#### [Opdrachten]
**A)** Noem alstublieft elke wet die in de wetstekst over Bonaire, Sint Eustatius en Saba met haar naam voorkomt.
**B)** Schrijf het vervolg van de wetstekst over Bonaire, Sint Eustatius en Saba, aansluitend op de laatste zin.

#### [Paginatekst]
Wij Beatrix, bij de gratie Gods, Koningin der Nederlanden, Prinses van Oranje-Nassau, enz. enz. enz.
Allen, die deze zullen zien of horen lezen, saluut! doen te weten:
Alzo Wij in overweging genomen hebben, dat ingevolge artikel 20 van de Invoeringswet openbare lichamen Bonaire, Sint Eustatius en Saba enkele regelingen zijn vastgesteld en dat ingevolge artikel 21, eerste lid, van de Invoeringswet openbare lichamen Bonaire, Sint Eustatius en Saba deze ministeriële regelingen bij wet dienen te worden goedgekeurd, en dat het hiernaast wenselijk is een technische wijziging door te voeren in een wet voor de openbare lichamen Bonaire, Sint Eustatius en Saba;
Zo is het, dat Wij, de Afdeling advisering van de Raad van State gehoord, en met gemeen overleg der Staten-Generaal, hebben goedgevonden en verstaan, gelijk Wij goedvinden en verstaan bij deze:
1. De artikelen I tot en met XI en artikel XVIII, voor zover dit artikel betrekking heeft op de artikelen I tot en met XI, van de regeling van de Minister van Binnenlandse Zaken en Koninkrijksrelaties van 22 augustus 2011, nr. 2011–2000347514, houdende wijziging van de Werkliedenwet 1944 BES en intrekking van de Wet vergoeding behandelings- en verplegingskosten BES en de Wet tegemoetkoming ziektekosten overheidsgepensioneerden BES (Stcrt. 2011, 15554) worden goedgekeurd.

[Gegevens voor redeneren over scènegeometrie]

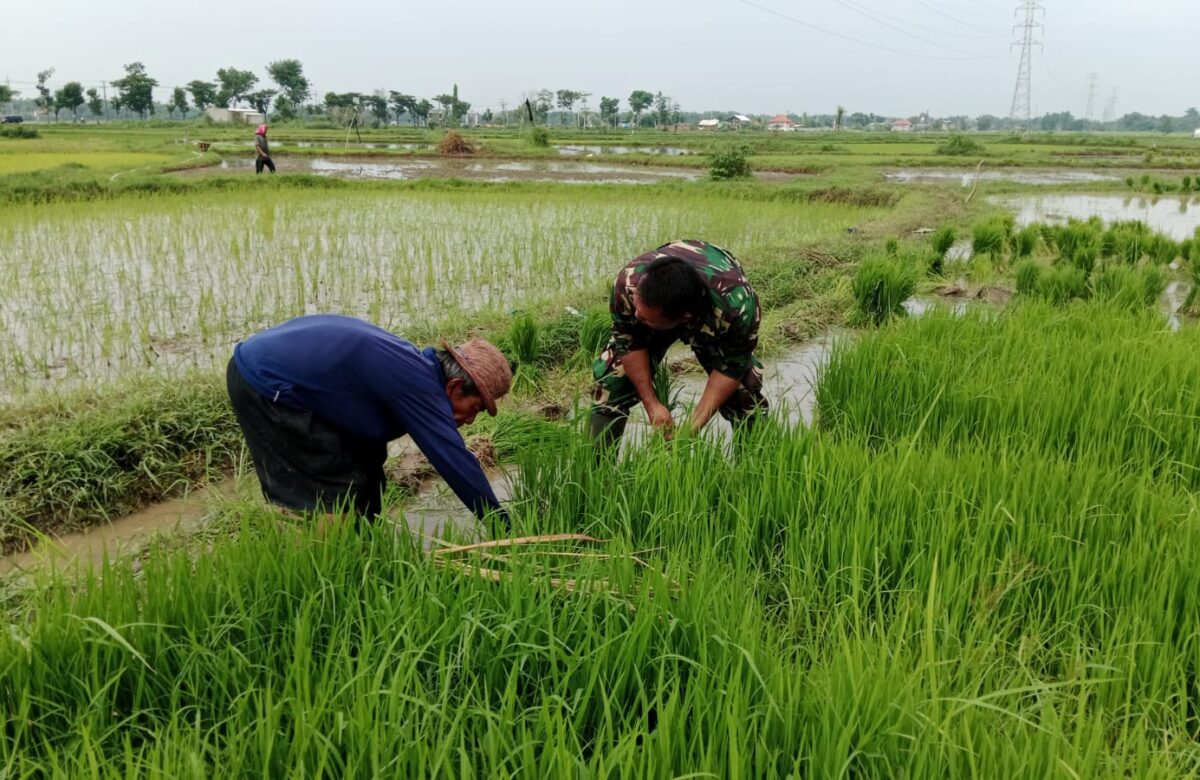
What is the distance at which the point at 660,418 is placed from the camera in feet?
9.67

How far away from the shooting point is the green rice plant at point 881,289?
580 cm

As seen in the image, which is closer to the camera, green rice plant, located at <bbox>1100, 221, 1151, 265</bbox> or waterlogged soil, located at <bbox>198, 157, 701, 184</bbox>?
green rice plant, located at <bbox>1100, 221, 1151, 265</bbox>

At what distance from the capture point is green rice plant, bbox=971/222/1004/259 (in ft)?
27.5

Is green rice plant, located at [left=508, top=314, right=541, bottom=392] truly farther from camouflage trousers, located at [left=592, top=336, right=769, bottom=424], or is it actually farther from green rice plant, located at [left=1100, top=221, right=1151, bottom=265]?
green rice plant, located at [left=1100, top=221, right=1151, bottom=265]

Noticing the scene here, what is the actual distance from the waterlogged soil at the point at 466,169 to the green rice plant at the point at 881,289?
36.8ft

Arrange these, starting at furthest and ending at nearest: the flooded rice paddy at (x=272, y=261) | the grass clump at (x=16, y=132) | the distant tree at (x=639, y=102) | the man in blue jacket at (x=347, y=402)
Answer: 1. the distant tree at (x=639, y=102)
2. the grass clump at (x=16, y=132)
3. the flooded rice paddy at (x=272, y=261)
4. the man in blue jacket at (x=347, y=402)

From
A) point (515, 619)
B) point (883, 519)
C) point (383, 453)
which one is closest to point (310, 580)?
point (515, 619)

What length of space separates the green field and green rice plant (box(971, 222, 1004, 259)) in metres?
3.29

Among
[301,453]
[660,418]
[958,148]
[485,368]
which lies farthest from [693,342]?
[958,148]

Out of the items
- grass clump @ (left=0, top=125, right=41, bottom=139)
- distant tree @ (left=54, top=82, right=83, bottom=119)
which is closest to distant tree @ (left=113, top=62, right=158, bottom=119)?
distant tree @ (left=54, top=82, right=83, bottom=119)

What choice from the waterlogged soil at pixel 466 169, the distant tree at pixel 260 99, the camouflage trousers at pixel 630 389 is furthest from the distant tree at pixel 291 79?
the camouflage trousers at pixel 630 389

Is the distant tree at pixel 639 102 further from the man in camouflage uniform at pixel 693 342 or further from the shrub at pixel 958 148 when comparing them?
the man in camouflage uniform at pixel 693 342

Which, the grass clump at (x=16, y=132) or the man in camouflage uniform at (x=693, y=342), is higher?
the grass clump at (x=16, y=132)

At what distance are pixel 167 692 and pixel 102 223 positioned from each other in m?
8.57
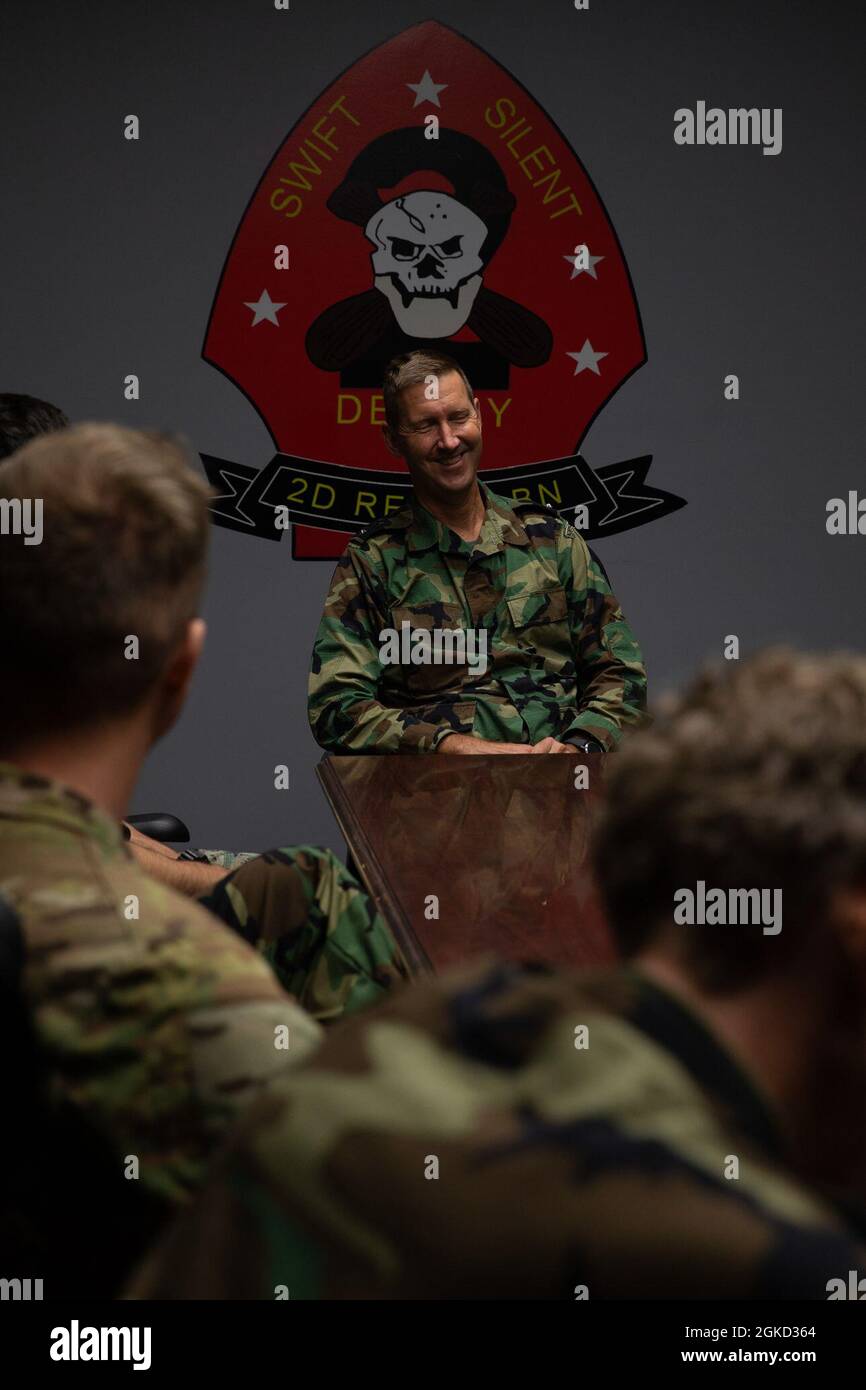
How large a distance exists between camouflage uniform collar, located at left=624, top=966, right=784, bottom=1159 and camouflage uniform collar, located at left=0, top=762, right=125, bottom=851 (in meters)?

#### [Antwoorden per opdracht]
**A)**
- Invoeringswet openbare lichamen Bonaire, Sint Eustatius en Saba
- Werkliedenwet 1944 BES
- Wet vergoeding behandelings- en verplegingskosten BES
- Wet tegemoetkoming ziektekosten overheidsgepensioneerden BES

**B)**
2. De regeling van de minister van Veiligheid en Justitie van 26 september 2011, nr. 5711004/11/6, tot wijziging van artikel 22 van de Luchtvaartwet BES (Strct. 2011, 17349) wordt goedgekeurd.
3. De artikelen I, III tot en met XI en artikel XXXVI, voor zover dit artikel betrekking heeft op de artikelen I en III tot en met XI, van de regeling van de Minister van Binnenlandse Zaken en Koninkrijksrelaties van 3 oktober 2011, nr. 2011–2000437015, tot herstructurering van het materieel ambtenarenrecht BES (Stcrt. 2011, 18097) worden goedgekeurd.
Lasten en bevelen dat deze in het Staatsblad zal worden geplaatst en dat alle ministeries, autoriteiten, colleges en ambtenaren die zulks aangaat, aan de nauwkeurige uitvoering de hand zullen houden.